**** Passage shown
3-5 Priory Row is a Grade II* listed building in the Coventry local planning authority area, England. First listed on 5 February 1955. A C15 Historic building.
3-5 Priory Row
- WRENN ID
- tilted-tallow-fog
- Grade
- II*
- Local Planning Authority
- Coventry
- Country
- England
- Date first listed
- 5 February 1955
- Type
- Historic building
- Source
- Historic England listing
Description
3-5 Priory Row, a building of 1414-1415, originally associated with Coventry Priory, restored and extended around 1855.
MATERIALS: the building is primarily a timber frame with plaster infill panels. The ground floor and areas to the rear are of brick, all under a tile roof.
PLAN: the main range runs east to west along Priory Row, with projections to the rear.
EXTERIOR: the building is of four structural bays. The ground floor, the current appearance of which dates from 1855, is of brick with three doors accessing the individual properties and paired windows between with decorative tracery. All windows on this front elevation have diamond paned glass. The upper floors are jettied, and have close-studded timber framing with some braces to three of the four bays. At the eastern end is a door under a lean-to roof which gave access to the stair to the rear range.
The northern gable end of the front range is exposed with large panel framing. The 1855 rear wing is supported on timber posts and has a long window at first-floor level lighting the corridor and room within. Two small gables in the roof of this room have decorative bargeboards. The tall, diamond pattern chimneys rise to the rear.
In the rear courtyard, the timber-framed central projection with large square panels rises to a gable with a small window at its apex. To both sides and in front of this there are later brick extensions.
********
▶ [Questions]
A: In the listing for 3-5 Priory Row, around what year was the building restored and extended?
B: Continue the listing for 3-5 Priory Row after its final sentence.
**** Data section
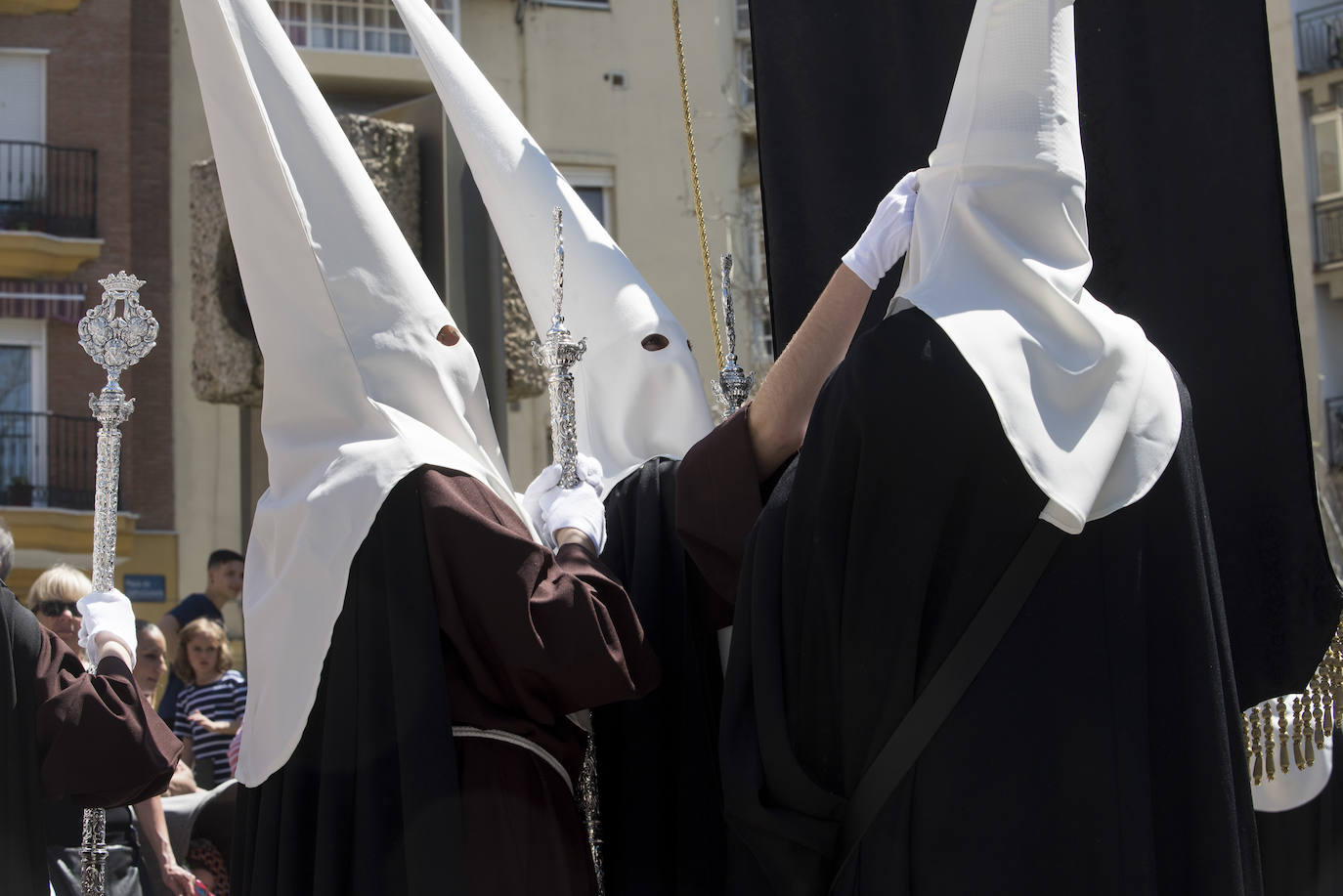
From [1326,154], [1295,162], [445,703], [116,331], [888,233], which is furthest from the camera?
[1326,154]

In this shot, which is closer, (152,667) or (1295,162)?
(152,667)

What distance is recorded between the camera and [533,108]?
16.2m

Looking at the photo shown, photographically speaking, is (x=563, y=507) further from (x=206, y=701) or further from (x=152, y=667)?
(x=206, y=701)

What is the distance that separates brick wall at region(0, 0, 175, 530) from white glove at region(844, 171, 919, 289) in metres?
14.1

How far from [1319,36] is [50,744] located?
17.5m

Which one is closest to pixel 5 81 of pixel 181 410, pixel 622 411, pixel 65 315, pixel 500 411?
pixel 65 315

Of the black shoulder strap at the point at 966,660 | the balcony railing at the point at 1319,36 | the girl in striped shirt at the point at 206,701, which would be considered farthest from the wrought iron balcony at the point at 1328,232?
the black shoulder strap at the point at 966,660

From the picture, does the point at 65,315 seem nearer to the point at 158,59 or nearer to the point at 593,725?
the point at 158,59

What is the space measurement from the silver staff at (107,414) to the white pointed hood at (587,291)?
0.90 metres

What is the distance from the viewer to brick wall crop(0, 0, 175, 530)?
15922mm

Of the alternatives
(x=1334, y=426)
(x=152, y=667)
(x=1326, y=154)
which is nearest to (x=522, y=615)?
(x=152, y=667)

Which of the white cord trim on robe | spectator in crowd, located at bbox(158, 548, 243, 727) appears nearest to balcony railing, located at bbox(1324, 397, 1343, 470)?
spectator in crowd, located at bbox(158, 548, 243, 727)

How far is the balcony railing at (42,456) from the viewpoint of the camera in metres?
15.7

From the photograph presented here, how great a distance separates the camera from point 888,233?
264cm
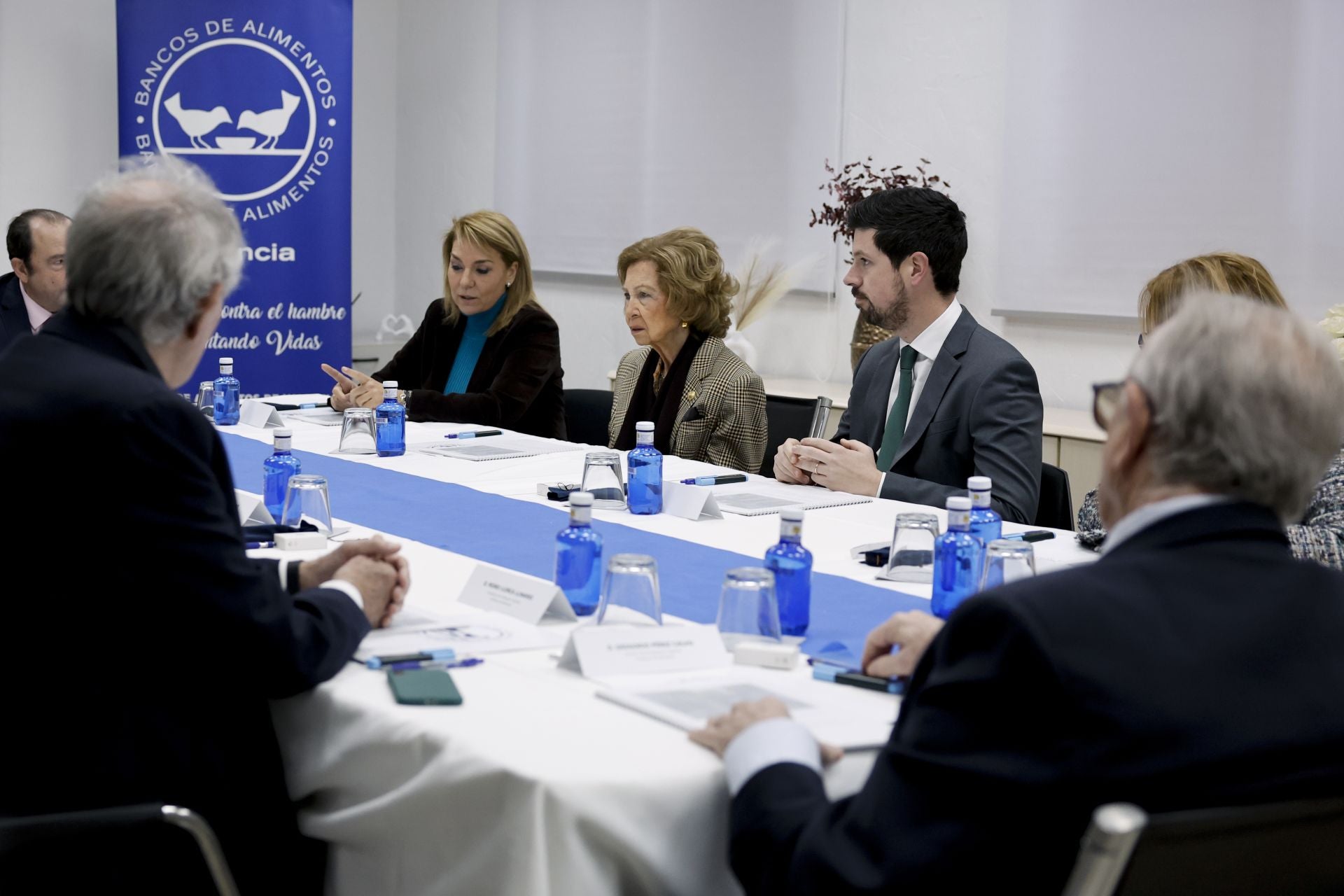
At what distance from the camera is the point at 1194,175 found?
4656 mm

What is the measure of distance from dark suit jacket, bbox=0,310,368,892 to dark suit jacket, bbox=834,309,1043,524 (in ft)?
5.95

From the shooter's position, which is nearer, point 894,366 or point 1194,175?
point 894,366

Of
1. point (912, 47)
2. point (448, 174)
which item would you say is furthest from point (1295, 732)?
point (448, 174)

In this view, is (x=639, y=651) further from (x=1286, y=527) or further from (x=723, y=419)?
(x=723, y=419)

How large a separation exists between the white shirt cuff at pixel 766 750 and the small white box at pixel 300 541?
117 cm

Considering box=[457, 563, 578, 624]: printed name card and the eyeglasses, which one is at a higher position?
the eyeglasses

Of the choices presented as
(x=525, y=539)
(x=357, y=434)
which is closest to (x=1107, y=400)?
(x=525, y=539)

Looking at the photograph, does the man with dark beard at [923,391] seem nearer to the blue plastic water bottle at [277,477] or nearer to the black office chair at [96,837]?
the blue plastic water bottle at [277,477]

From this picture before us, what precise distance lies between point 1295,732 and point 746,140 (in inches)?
201

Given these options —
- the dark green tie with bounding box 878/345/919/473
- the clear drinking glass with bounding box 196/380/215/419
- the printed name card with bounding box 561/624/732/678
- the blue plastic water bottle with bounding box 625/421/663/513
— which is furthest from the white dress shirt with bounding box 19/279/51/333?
the printed name card with bounding box 561/624/732/678

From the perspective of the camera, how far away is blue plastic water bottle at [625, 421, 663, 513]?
287 cm

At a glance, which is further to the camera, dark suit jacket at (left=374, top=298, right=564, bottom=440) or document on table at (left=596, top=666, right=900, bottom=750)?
dark suit jacket at (left=374, top=298, right=564, bottom=440)

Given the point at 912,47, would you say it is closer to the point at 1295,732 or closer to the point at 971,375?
the point at 971,375

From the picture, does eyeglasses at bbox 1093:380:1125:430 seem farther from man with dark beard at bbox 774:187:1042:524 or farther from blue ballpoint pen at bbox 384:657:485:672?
man with dark beard at bbox 774:187:1042:524
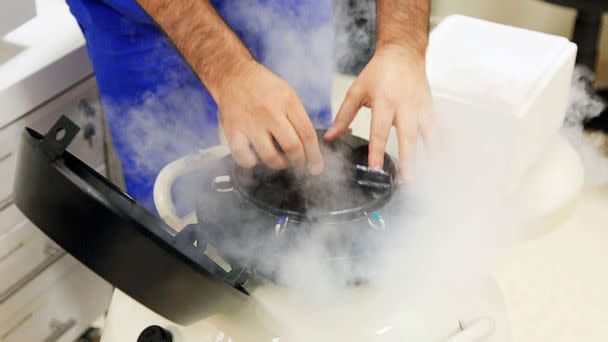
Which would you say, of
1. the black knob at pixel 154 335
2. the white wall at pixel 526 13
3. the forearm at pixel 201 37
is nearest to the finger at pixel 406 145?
the forearm at pixel 201 37

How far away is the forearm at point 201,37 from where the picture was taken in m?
0.88

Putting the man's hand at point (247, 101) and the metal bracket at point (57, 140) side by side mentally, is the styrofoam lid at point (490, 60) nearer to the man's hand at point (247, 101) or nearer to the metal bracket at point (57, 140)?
the man's hand at point (247, 101)

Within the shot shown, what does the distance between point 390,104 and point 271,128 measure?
17 centimetres

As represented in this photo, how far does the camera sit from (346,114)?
0.84 metres

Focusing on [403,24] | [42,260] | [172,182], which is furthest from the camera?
[42,260]

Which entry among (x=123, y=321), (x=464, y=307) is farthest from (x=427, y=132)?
(x=123, y=321)

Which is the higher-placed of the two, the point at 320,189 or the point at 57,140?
the point at 57,140

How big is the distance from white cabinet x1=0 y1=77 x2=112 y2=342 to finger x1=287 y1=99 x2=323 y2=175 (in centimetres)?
71

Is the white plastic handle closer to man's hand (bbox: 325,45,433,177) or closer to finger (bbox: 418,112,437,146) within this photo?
man's hand (bbox: 325,45,433,177)

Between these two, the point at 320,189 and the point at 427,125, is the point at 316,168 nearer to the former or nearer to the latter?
the point at 320,189

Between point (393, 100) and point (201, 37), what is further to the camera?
point (201, 37)

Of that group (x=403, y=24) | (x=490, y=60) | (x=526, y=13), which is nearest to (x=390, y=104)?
(x=403, y=24)

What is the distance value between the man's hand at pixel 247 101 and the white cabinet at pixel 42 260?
1.67ft

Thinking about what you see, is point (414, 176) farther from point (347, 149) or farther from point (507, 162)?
point (507, 162)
********
▶ [Results]
A: Around 1855.

B:
INTERIOR: the building has been combined to form one premises but retain much of their separate spaces, with three access doors surviving at ground floor level. There is much exposed timber framing throughout; this appears entirely undecorated, with no chamfering or stops to the timbers. The corner posts of each bay are jowled at top and bottom. The timbers appear mostly to be in-situ, suggesting little evidence of rebuilding or re-used timbers. The queen strut roof is consistent with other buildings of the early C15 in Coventry. There is evidence for deep braces in what would have been the original external rear wall.
The fireplaces throughout the building are consistent with their C19 date, apart from one C20 brick surround; one at ground floor retains a large range.
There are cellars underneath the front range which appear to be a remodelling of an earlier cellar range. The original sections appear to represent two cells linked by a narrow corridor, although there is much re-used stone here which makes this unclear. In the western cellar there are three stones creating part of a straight joint in the western wall which seem to represent part of an early doorway, which would presumably have given access into the adjacent building.